L’étude s’appuie sur cette étape pour faire remarquer l’importance de l’eau dans le goût du whisky. Celui-ci est “principalement associé” à des molécules qui ont la caractéristique d’avoir une partie hydrophile (pouvant se lier à l’eau) et une partie hydrophobe (qui n’aime pas l’eau). L’attention se porte surtout sur l’une de ces molécules, le guaïacol, qui est particulièrement présent dans les whiskies écossais, et qui est réputé, pour donner un goût fumé au whisky.

Selon les chercheurs, lorsque vous ajoutez quelques gouttes d’eau dans votre verre de whisky, l’un des agents qui permet de libérer davantage les arômes du whisky pourrait bien être le guaïacol.

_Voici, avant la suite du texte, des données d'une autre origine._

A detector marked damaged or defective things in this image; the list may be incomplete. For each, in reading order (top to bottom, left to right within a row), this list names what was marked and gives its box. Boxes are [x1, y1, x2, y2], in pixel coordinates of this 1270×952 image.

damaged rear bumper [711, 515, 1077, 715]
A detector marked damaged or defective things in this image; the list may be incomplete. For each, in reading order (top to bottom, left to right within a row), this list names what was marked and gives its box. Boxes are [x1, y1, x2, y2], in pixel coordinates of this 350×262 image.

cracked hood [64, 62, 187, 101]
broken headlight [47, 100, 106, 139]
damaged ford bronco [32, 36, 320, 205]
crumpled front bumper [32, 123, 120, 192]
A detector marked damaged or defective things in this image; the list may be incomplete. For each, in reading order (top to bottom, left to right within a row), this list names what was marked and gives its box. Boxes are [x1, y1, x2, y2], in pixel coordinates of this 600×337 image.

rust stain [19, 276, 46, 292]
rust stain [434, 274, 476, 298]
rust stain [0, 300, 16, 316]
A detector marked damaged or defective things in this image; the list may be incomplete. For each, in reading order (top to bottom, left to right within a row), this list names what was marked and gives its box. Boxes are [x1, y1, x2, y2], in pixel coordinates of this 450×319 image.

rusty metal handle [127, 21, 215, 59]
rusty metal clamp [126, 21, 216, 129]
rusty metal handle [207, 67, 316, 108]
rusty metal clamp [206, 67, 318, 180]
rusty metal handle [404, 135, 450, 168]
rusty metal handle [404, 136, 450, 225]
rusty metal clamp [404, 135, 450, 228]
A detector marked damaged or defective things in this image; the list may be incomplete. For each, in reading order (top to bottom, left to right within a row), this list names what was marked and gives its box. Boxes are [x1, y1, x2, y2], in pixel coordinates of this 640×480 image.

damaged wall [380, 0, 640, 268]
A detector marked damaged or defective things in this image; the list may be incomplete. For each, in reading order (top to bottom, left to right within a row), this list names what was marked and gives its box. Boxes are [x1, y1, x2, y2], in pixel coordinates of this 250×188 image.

De nombreuses simulations, ont permis par ordinateur de mettre en évidence, que l’eau et l’éthanol (l’alcool) réagissaient en présence du guaïacol. L’interface liquide/air réagissait lorsque le taux d’éthanol était de 45 % ou moins, ce qui correspond aux bouteilles de whisky vendues dans le commerce.

Ce qui fait dire aux biochimistes Bjorn Karlsson et Ran Friedman, “comme la boisson est consommée d’abord à l’interface liquide/air, nos résultats permettent de comprendre pourquoi ajouter de l’eau peut renforcer son goût“.